** START **

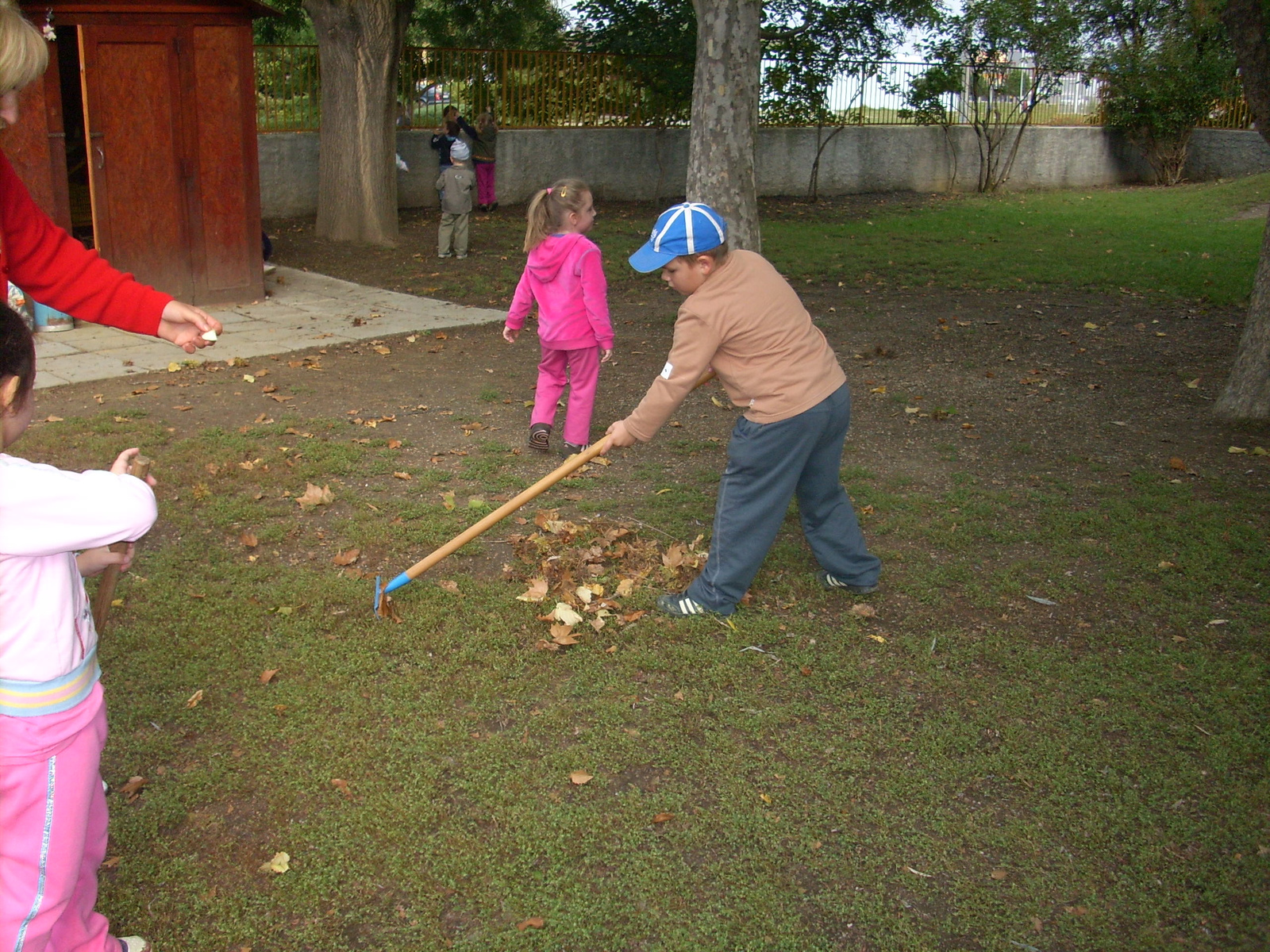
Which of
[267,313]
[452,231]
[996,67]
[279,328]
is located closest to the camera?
[279,328]

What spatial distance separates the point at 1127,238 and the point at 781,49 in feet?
24.7

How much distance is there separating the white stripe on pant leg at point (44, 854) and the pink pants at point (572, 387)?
415cm

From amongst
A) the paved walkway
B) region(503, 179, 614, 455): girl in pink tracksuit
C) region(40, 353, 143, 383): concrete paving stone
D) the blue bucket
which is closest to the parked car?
the paved walkway

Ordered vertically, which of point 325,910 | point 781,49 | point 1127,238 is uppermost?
point 781,49

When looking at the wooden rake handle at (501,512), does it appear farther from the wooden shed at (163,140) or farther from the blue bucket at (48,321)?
the wooden shed at (163,140)

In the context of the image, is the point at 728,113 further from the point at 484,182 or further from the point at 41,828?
the point at 41,828

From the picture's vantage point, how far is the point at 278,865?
118 inches

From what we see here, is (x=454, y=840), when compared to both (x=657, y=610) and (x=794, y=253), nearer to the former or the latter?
(x=657, y=610)

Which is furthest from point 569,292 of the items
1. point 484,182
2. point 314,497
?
point 484,182

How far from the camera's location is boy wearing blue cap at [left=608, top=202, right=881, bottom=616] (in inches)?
159

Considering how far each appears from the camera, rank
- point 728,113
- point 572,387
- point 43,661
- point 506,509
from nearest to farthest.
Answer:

** END **

**Instructions for the task**
Repeat every row above word for word, omitting the pictures.

**Response to this exercise**
Which of
[267,313]
[452,231]
[996,67]
[279,328]
is located closest to the camera?
[279,328]

What spatial distance separates the point at 1127,238 and the point at 781,49 in feet?
24.7

How much distance is there separating the white stripe on pant leg at point (44, 854) and the pink pants at point (572, 387)?
415cm

From amongst
A) the paved walkway
B) region(503, 179, 614, 455): girl in pink tracksuit
C) region(40, 353, 143, 383): concrete paving stone
D) the blue bucket
which is closest to the parked car?
the paved walkway

Ordered vertically, which of point 325,910 | point 781,49 | point 1127,238 is uppermost?
point 781,49

When looking at the wooden rake handle at (501,512), does it appear farther from the wooden shed at (163,140) or farther from the blue bucket at (48,321)?
the wooden shed at (163,140)

In the context of the image, is the point at 728,113 further from the point at 484,182 or further from the point at 41,828?
the point at 41,828

From the picture's vantage point, how far is the point at 278,865?
118 inches

From what we see here, is (x=454, y=840), when compared to both (x=657, y=610) and (x=794, y=253), nearer to the former or the latter?
(x=657, y=610)

Which is furthest from point 569,292 of the items
1. point 484,182
2. point 314,497
?
point 484,182

How far from the camera's location is boy wearing blue cap at [left=608, top=202, right=881, bottom=616] (in inches)?
159

Considering how far each appears from the camera, rank
- point 728,113
- point 572,387
- point 43,661
- point 506,509
from nearest to farthest.
Answer:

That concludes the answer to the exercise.